DIRECTIVE :: Filter the lines below, keeping each one that contains the word "What". Case counts.

DATASET ENTRIES ::
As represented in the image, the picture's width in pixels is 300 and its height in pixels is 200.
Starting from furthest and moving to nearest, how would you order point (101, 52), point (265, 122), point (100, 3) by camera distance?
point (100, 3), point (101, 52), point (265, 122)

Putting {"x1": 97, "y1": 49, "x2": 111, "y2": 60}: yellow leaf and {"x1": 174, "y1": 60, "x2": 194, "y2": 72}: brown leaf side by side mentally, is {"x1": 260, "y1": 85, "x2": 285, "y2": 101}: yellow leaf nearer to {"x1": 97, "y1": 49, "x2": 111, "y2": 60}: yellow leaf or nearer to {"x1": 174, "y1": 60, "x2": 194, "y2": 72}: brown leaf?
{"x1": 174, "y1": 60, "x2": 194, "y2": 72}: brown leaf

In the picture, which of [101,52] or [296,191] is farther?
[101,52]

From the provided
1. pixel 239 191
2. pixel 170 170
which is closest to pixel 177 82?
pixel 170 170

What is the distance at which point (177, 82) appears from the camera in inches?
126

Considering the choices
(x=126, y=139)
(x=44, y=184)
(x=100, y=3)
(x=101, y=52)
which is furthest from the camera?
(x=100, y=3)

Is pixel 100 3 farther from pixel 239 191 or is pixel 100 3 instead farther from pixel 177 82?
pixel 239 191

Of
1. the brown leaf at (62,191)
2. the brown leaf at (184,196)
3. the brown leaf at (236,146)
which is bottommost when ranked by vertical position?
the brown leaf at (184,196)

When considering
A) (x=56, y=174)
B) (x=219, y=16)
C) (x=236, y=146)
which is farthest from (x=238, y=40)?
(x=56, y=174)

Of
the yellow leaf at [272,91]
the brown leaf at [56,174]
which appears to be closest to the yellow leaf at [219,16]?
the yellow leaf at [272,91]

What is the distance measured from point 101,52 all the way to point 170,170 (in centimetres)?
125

TASK ANSWER ::
What is the distance at which point (177, 82) appears from the camera in inches?
What is the distance measured from point 101,52 all the way to point 170,170 (in centimetres)?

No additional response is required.